My research centres on the politics of knowledge, education, political economy and cultural practice. I am interested in using critical theory and research to understand how these shape the formation of individual and collective subjectivities, the consolidation of and resistance to political-economic and cultural domination, acts of freedom and autonomy, and the material and symbolic organisation of everyday life. These themes are developed in theoretical and empirical studies of:
- the structural and cultural transformation of education in capitalist and post-socialist societies, and modes of resistance and alternatives to neoliberal logics in universities and schools,
- the pedagogical dimensions of neoliberal forms of power and powerlessness, and strategies of politico-economic empowerment in counter-capitalist and anti-authoritarian struggles,
- the effects of conservative, neoliberal capitalist and managerialist policies on the organisation of compulsory and higher education systems,
- the transformative potential/limitations of critical cultural work in popular education and social movements,
- the potential/limitations of diverse traditions of critical pedagogy and action and participatory research for democratic practice in schools, universities and informal education,
- the place of knowledge, learning and education in Frankfurt School, post-structuralist and anarchistic traditions of critical theory, and of these in new critical theories of education and progressive politics,
- the educative qualities, ethical demands and epistemic experience of co-operative, utopian and radical-democratic politics,
- new modalities of critique, resistance and autonomy amongst teachers, children and communities in formal schooling, and
- the revitalisation and development of critical philosophy, theory and pedagogy in scholar activism, teacher education, postgraduate pedagogies and educators’ professional and political learning.
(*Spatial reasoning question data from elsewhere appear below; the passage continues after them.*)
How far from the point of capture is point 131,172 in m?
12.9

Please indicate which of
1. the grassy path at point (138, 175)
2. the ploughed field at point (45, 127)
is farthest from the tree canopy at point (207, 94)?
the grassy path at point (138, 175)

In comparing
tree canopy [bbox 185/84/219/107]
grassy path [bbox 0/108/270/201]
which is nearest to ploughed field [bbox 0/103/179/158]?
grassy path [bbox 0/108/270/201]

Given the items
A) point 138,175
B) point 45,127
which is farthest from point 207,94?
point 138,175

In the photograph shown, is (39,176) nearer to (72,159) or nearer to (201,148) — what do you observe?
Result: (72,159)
Other studies have focused on the facilitation of LGBT medical, health and social care content in higher education teaching, public pedagogies of class and race in museums and sites of US public history, critical pedagogies and methods for understanding ‘invisibilised’ experiences and histories, the politics of truth and epistemic boundaries in education and social science, and the role of knowledge and education in post-socialist and neocolonial systems of power.
My current research focuses on how socially engaged critical theory, radical-democratic traditions of learning and education, prefigurative politics and critical cultural work are used to generate unruly democratic possibilities, concrete utopian imaginaries and counter-hegemonic forms of self and social organisation in contemporary educational contexts. I am also interested in re-establishing education as a primary site of political formation and transformation in critical theory and as part of a wider assemblage of material and cultural power relations whose articulation is central to the critique of capitalism and authoritarian social logics today.
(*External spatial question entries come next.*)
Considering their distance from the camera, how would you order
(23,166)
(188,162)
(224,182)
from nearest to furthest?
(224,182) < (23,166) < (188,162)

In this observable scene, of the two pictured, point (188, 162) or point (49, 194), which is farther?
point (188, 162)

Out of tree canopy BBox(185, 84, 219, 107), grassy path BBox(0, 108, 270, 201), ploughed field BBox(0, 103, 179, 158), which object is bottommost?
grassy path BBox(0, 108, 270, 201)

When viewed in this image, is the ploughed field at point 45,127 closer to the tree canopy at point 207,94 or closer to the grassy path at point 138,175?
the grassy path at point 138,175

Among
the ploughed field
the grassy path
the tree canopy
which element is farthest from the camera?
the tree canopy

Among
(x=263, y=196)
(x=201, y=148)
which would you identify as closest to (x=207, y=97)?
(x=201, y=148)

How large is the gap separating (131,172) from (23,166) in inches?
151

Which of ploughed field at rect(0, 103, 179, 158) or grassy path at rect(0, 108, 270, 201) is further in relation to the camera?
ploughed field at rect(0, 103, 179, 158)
Following the publication of The Politics of Knowledge in Central Asia (Routledge 2007), a project on ‘The Politics of Transformative Culture in Popular Arts and Education’ (British Academy 2009–12) and a co-edited book entitled Acts of Knowing: Critical Pedagogy In, Against and Beyond the University (Bloomsbury 2013), I recently published The Education of Radical Democracy (Routledge 2015). This book examines the powerful role that critical educational theories and practices have played in the radical democratisation of entrenched systems of power in the past, and illustrates how contemporary activist educators are constructing new ideas, practices, relationships and institutions that generate critiques of neoliberal capitalism and disclose real possibilities for human and ecological flourishing. I bring critical theories of possibility and hope – specifically Ernst Bloch’s work – into dialogue with the practical knowledge of teachers, artists and cultural activists to show how the contemporary politics of possibility depends not upon the reorganisation, activation or rationalisation of pre-existing resources but on the cultivation of prefigurative practical–critical activities and ‘politico-educative practices’ which generate not-yet emerged possibilities. Such work creates what Bloch called a ‘leading edge’ or ‘front’ of possibility and necessitates new rationalities, relationships, pedagogies and infrastructures of learning and hope. The book examines the meaning of this front in neoliberal societies and introduces examples from historical and contemporary projects in ‘educating’ radical democracy to illustrate how this type of critical theory and politics works in practice.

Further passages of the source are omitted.